§ **Excerpted records**
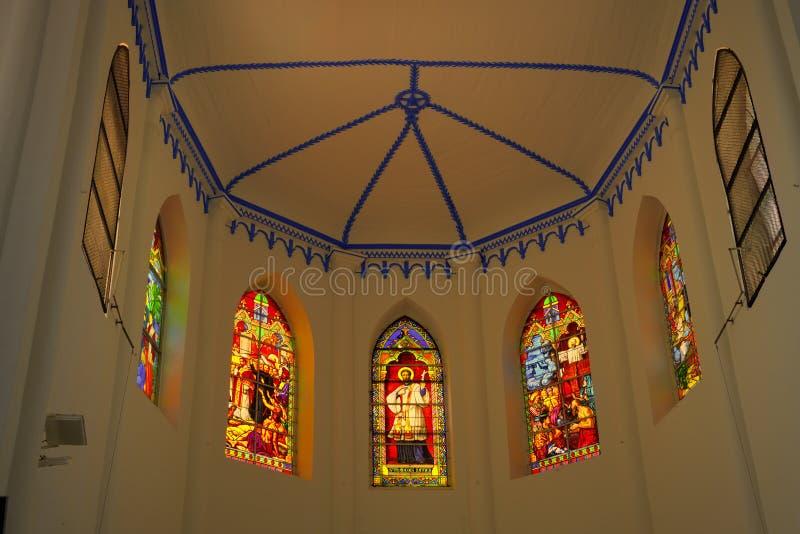 Dak en gebrandschilderde glazen van koor van kerk Heilige Francis Xavier royalty-vrije stock afbeelding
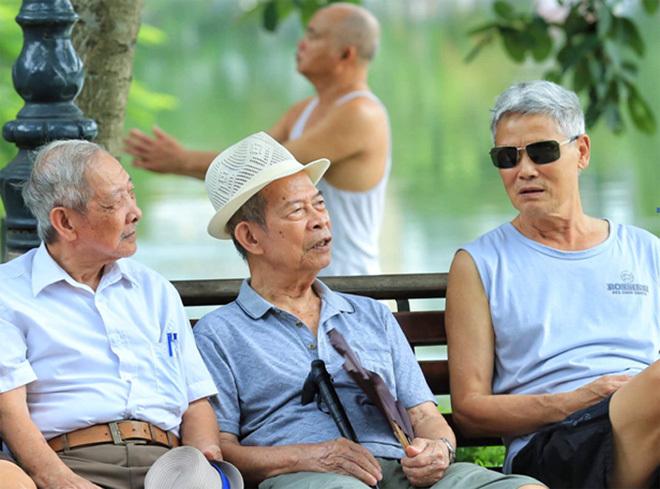 Các cụ già Hà Nội bên hồ Gươm. Ảnh:Giang Huy.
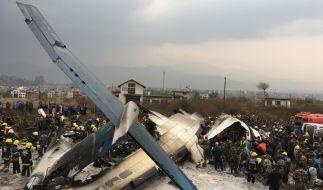 Das Linienflugzeug aus Bangladesch ist nach der Landung auf dem Flughafen von Kathmandu verunglückt. (Foto)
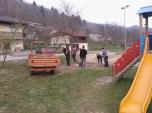 Grabljenje izkopanih in nasutih delov okolice igrišča_6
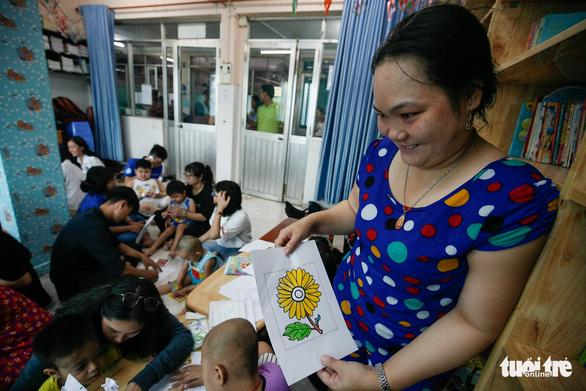 Bệnh nhi ung thư vẽ tranh tham gia Ngày hội Hoa hướng dương - Ảnh 15.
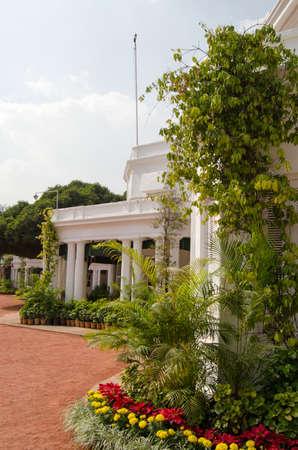 president???s: Il giardino anteriore e la facciata della Rashtrapati Nilayam, il presidente s House, a Hyderabad, India Presidente dell'India s soggiorni in questo palazzo per visitare il sud del paese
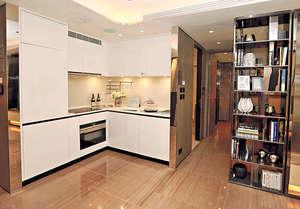 廚房採用開放式設計,備有多個儲物櫃,並且設有層架擺放調味料。(本刊攝影組)
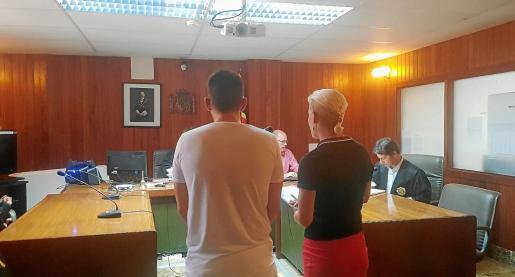 El acusado, acompañado por una intérprete, escuchó la sentencia in voce.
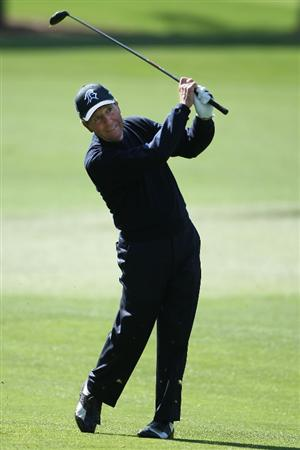 AUGUSTA, GA - APRIL 08:  Gary Player of South Africa plays a shot during a practice round prior to the 2009 Masters Tournament at Augusta National Golf Club on April 8, 2009 in Augusta, Georgia.  (Photo by Andrew Redington/Getty Images)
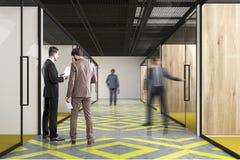 Couloir de bureau, jaune et gris, les gens Photos libres de droits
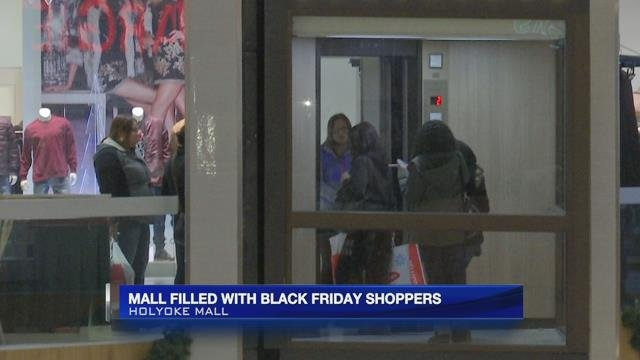 Shoppers flock to Holyoke Mall this Black Friday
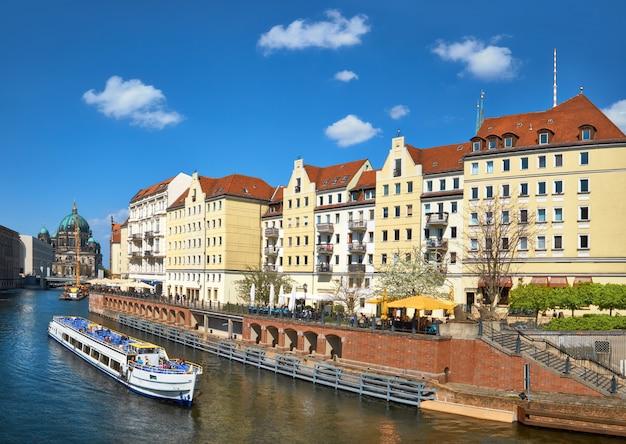 Ribera con casas antiguas en el centro este de berlín Foto Premium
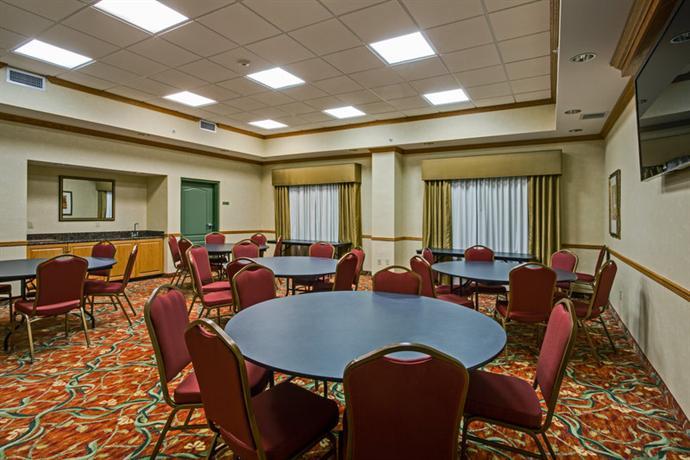 Photo 3 - Country Inn Suites Pensacola W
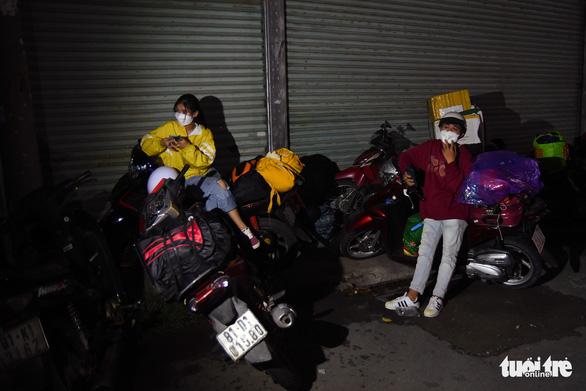 Đêm vạ vật của nhiều công nhân vì không được thông chốt' về quê - Ảnh 2.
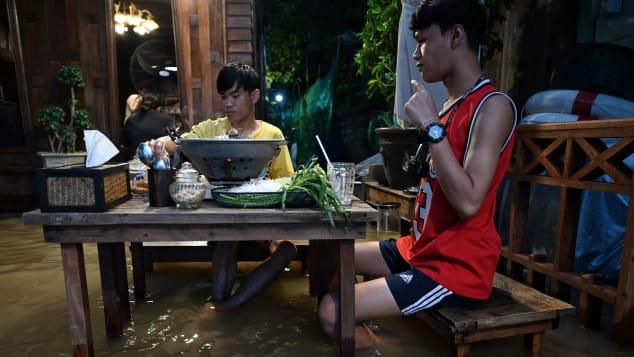 فيضان النهر أوصل مطعمًا صًغيرًا في تيلاندا إلى العالمية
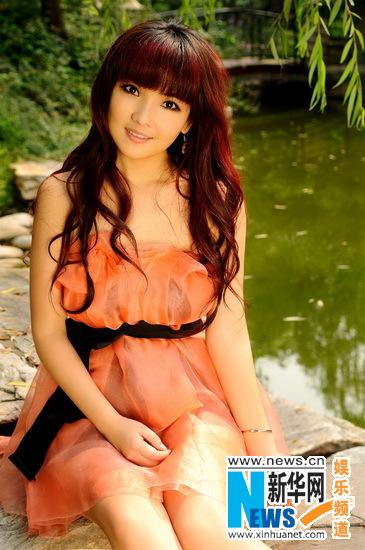 斯琴高丽穿越夏日写真曝光 短裙套装凸显美人气质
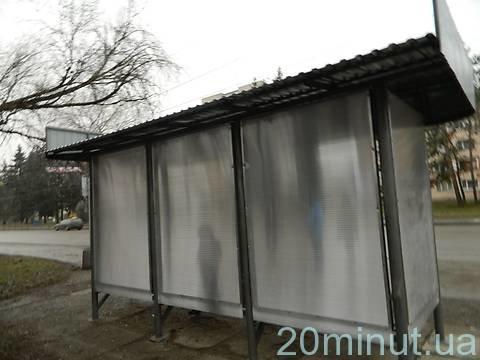 У Тернополі на проспекті Бандери завершують оновлювати зупинку (фото), фото-1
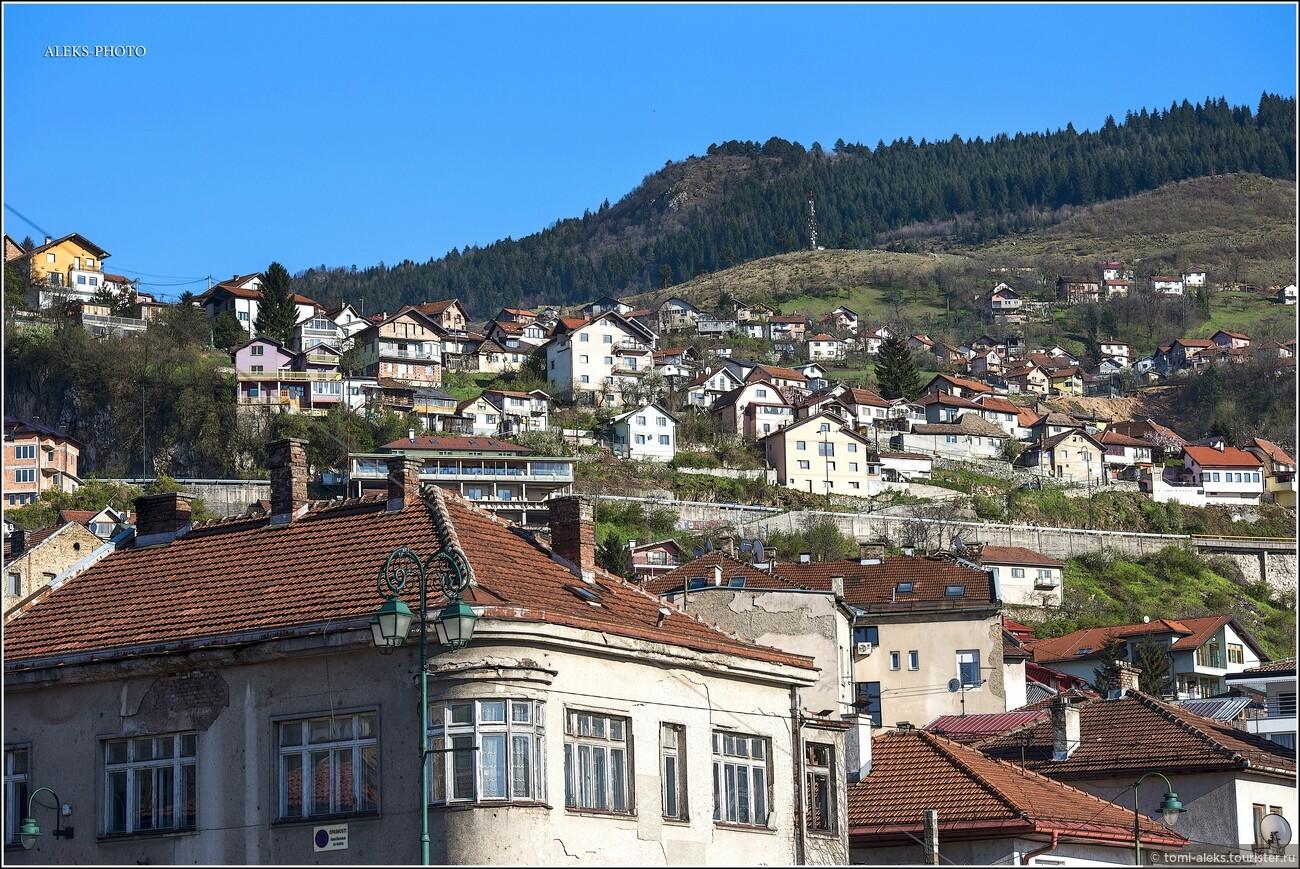 Долина реки Миляцки была заселена во времена неолита. Учёные допускают, что по этой местности в направлении востока во времена античности проходила древнеримская дорога. В VI—VIII вв. в долине появились сербы., Очарование Сараево (прогулка первая)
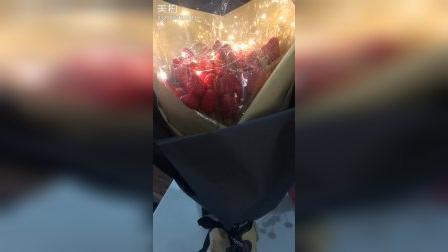 昨天老公生日,亲手给他制作的草莓花束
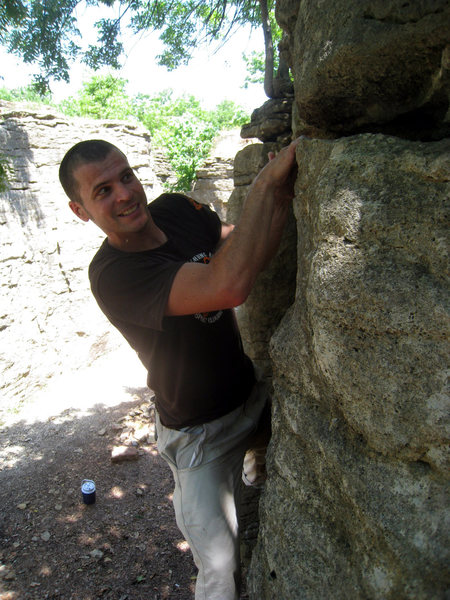 Dan Scheurch doing the autobahn traverse and working the picnic wall part.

§ **Directions**
Without the pictures, return the records above exactly as written.

§ **Exercise response**
 Dak en gebrandschilderde glazen van koor van kerk Heilige Francis Xavier royalty-vrije stock afbeelding
 Các cụ già Hà Nội bên hồ Gươm. Ảnh:Giang Huy.
 Das Linienflugzeug aus Bangladesch ist nach der Landung auf dem Flughafen von Kathmandu verunglückt. (Foto)
 Grabljenje izkopanih in nasutih delov okolice igrišča_6
 Bệnh nhi ung thư vẽ tranh tham gia Ngày hội Hoa hướng dương - Ảnh 15.
 president???s: Il giardino anteriore e la facciata della Rashtrapati Nilayam, il presidente s House, a Hyderabad, India Presidente dell'India s soggiorni in questo palazzo per visitare il sud del paese
 廚房採用開放式設計,備有多個儲物櫃,並且設有層架擺放調味料。(本刊攝影組)
 El acusado, acompañado por una intérprete, escuchó la sentencia in voce.
 AUGUSTA, GA - APRIL 08:  Gary Player of South Africa plays a shot during a practice round prior to the 2009 Masters Tournament at Augusta National Golf Club on April 8, 2009 in Augusta, Georgia.  (Photo by Andrew Redington/Getty Images)
 Couloir de bureau, jaune et gris, les gens Photos libres de droits
 Shoppers flock to Holyoke Mall this Black Friday
 Ribera con casas antiguas en el centro este de berlín Foto Premium
 Photo 3 - Country Inn Suites Pensacola W
 Đêm vạ vật của nhiều công nhân vì không được thông chốt' về quê - Ảnh 2.
 فيضان النهر أوصل مطعمًا صًغيرًا في تيلاندا إلى العالمية
 斯琴高丽穿越夏日写真曝光 短裙套装凸显美人气质
 У Тернополі на проспекті Бандери завершують оновлювати зупинку (фото), фото-1
 Долина реки Миляцки была заселена во времена неолита. Учёные допускают, что по этой местности в направлении востока во времена античности проходила древнеримская дорога. В VI—VIII вв. в долине появились сербы., Очарование Сараево (прогулка первая)
 昨天老公生日,亲手给他制作的草莓花束
 Dan Scheurch doing the autobahn traverse and working the picnic wall part.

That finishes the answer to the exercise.